Many years ago, I was diagnosed with a form of lymphoma for which there was no treatment. At best I was given 5 years to live. To confirm the diagnosis, sample tissues removed from the lump in my body were shipped to medical facilities around the country. The reports came back with mixed opinions. In the end, those who disputed the lymphoma diagnosis were correct. I didn’t have cancer. The truth is, my physician had misread the original report, a mistake that kept me living under the shadow of a terminal illness for two years.
Patients depend upon a doctor’s diagnosis to make life or death decisions. Unfortunately, medicine is not an exact science.
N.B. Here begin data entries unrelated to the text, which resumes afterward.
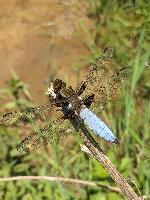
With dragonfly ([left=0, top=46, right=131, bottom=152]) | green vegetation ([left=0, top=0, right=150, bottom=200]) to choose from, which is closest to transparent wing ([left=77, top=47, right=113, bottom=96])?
dragonfly ([left=0, top=46, right=131, bottom=152])

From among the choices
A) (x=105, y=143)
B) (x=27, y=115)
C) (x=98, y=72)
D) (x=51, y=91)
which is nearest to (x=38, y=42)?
(x=105, y=143)

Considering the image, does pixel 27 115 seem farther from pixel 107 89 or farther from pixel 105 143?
pixel 105 143

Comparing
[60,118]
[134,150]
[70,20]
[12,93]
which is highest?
[70,20]

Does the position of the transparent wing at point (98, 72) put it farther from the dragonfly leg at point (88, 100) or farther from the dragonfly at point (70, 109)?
the dragonfly leg at point (88, 100)

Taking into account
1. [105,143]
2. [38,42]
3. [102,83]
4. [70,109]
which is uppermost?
[38,42]

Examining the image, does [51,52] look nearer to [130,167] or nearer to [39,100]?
[39,100]

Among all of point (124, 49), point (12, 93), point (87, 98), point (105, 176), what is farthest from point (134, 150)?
point (87, 98)
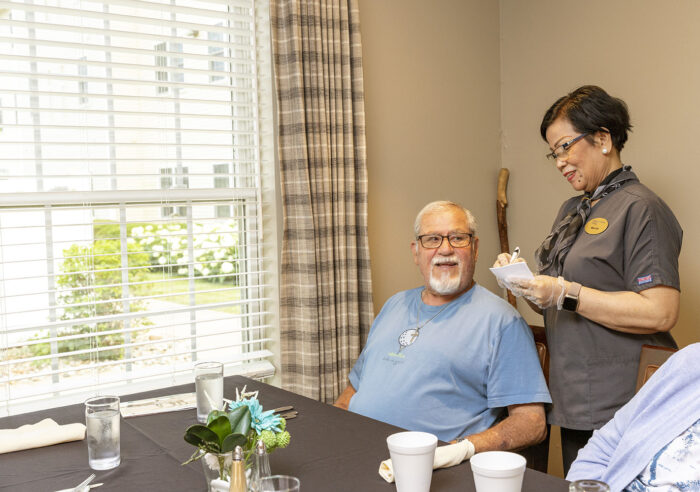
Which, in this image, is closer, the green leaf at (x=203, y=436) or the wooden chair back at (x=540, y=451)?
the green leaf at (x=203, y=436)

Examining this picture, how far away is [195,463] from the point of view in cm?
156

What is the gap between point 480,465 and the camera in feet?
3.89

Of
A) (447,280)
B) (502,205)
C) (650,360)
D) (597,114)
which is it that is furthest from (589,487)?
(502,205)

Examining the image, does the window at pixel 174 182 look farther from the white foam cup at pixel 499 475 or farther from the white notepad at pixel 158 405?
the white foam cup at pixel 499 475

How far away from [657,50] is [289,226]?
1.83 meters

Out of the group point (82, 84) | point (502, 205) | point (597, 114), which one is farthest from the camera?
point (502, 205)

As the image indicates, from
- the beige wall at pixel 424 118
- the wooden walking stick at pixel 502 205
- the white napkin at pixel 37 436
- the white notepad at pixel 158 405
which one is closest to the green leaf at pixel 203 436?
the white napkin at pixel 37 436

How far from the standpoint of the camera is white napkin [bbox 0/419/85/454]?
5.50 ft

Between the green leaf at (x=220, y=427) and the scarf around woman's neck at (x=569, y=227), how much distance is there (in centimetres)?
142

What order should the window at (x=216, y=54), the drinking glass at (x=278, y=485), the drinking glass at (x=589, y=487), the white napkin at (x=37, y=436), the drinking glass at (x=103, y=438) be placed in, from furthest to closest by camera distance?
the window at (x=216, y=54) → the white napkin at (x=37, y=436) → the drinking glass at (x=103, y=438) → the drinking glass at (x=278, y=485) → the drinking glass at (x=589, y=487)

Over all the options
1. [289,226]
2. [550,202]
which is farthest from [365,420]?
[550,202]

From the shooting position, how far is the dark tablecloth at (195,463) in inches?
55.6

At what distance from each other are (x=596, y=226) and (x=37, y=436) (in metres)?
1.75

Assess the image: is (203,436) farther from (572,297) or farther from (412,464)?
(572,297)
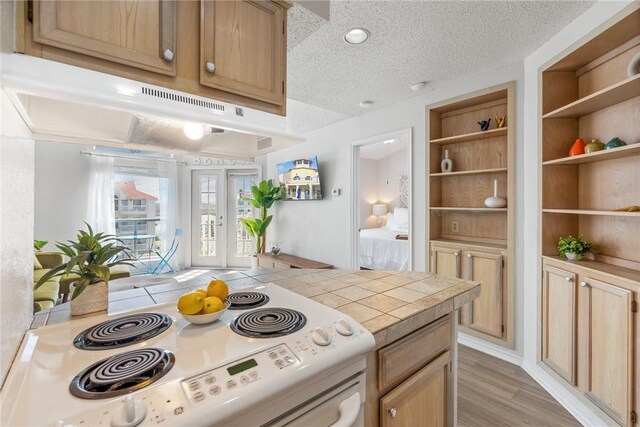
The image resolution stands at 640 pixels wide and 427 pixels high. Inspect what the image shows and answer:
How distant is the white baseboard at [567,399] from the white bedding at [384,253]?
2033 millimetres

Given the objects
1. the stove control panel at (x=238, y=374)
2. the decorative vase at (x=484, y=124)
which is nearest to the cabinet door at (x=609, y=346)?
the decorative vase at (x=484, y=124)

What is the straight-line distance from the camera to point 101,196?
4613 mm

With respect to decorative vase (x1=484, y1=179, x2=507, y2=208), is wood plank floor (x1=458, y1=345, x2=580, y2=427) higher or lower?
lower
The field is fraught with human error, incomplete data, systems from one institution that can’t communicate with another, and mounds of handwritten, unreadable reports.
Today, medical science is overwhelmed with more information than it can catalogue, much less interpret and share. That’s why two young men have stepped forward to create a digital infrastructure for collecting and collating medical information. Zach Weinberg and Nat Turner are the young Turks who have volunteered and, having founded two previous start-ups, they have enough credibility to attract Google’s backing. (“Can Big Data Cure Cancer?” by Miguel Helft, Fortune Magazine, August 11, 2014 pgs.70-78).
What lies ahead for these two young men is a tasks that may prove to be more difficult than unlocking the secrets of the human genome. Not only does data lie all over the medical solar system, these digital experts must collate the medical codes from a myriad of hospitals and clinics and put that information into “natural-language.” Natural language allows computers to read documents and extract data from any source. That Weinberg and Turner have chosen cancer as their first subject increases their challenge as cancer is a disease with many faces and varying treatments. (Ibid. pg. 76.)
Fortunately, the men will have Big Data on their side. Only a collection system that large could give these two entrepreneurs any hope of building a comprehensive highway of information. The NSA has shown us the dark side of Big Data. Weinberg and Turner intend to show us a side that offers hope.